Solicitors can donate residual balances in the client account to charity if all attempts have been made to contact the owners. For amounts of more than £50, solicitors must seek permission from the SRA. The Law Society suggested that, as part of the SRA’s Red Tape Initiative to remove unnecessary administrative tasks, this limit be increased. Solicitors could then redistribute residual balances more quickly and without creating work for themselves and the SRA. The majority of respondents agreed with the proposal, with a small number objecting to the size of the new limit. Two new rule suggestions from the Law Society will be dealt with later.
The Board has deferred a decision on this proposal until its next meeting to allow for further analysis of the consultation and consideration of the options.
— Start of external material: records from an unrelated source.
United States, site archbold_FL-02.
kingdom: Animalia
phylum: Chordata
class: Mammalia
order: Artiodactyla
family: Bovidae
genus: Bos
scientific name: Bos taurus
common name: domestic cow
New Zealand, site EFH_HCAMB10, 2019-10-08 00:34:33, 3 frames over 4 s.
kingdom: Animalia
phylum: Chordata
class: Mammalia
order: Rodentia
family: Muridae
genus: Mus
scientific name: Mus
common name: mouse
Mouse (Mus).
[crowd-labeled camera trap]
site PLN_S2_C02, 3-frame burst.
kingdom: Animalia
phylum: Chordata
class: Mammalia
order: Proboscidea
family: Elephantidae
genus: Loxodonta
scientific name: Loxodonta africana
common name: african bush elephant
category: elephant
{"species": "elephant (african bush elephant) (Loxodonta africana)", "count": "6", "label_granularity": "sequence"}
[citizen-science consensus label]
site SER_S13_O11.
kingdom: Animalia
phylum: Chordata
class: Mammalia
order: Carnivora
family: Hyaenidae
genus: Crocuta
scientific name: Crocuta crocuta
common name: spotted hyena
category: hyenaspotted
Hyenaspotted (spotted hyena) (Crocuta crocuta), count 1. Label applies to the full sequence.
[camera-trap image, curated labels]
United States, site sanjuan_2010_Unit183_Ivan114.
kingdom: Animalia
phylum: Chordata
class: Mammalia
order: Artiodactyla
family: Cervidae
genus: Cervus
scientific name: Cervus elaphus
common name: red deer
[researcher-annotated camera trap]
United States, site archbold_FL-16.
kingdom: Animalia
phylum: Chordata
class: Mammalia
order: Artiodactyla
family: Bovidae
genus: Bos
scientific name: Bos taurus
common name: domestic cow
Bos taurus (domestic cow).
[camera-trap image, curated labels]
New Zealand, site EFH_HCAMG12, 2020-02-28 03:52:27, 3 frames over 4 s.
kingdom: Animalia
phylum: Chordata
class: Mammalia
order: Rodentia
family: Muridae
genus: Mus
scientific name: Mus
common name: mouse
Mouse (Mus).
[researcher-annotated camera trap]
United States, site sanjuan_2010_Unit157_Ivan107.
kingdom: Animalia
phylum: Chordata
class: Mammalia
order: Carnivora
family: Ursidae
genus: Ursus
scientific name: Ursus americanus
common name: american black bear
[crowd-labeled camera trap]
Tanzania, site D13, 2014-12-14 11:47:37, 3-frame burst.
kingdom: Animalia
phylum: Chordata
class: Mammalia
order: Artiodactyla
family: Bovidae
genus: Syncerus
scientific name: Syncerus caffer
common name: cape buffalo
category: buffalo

Compensation Fund eligibility
The SRA will change the eligibility criteria to focus the fund on consumers and small businesses and exclude larger corporate consumers. The Compensation Fund protects clients from dishonesty or a failure to account for their money by a solicitor. However, a large number of claims come from companies such as lenders and mortgage providers. Few of these claims are successful, as the applicant will often have other avenues of redress and is unable to satisfy the SRA that it has suffered loss and hardship. By changing the eligibility criteria, the SRA will be able to manage claims more effectively and reduce the cost of administering the Fund. The eligibility criteria for the Compensation Fund is therefore limited to individuals, small enterprises with an annual turnover of no more than £2 million, charities with an annual income of no more than £2 million and trustees of trusts with a net asset value of less than £2 million.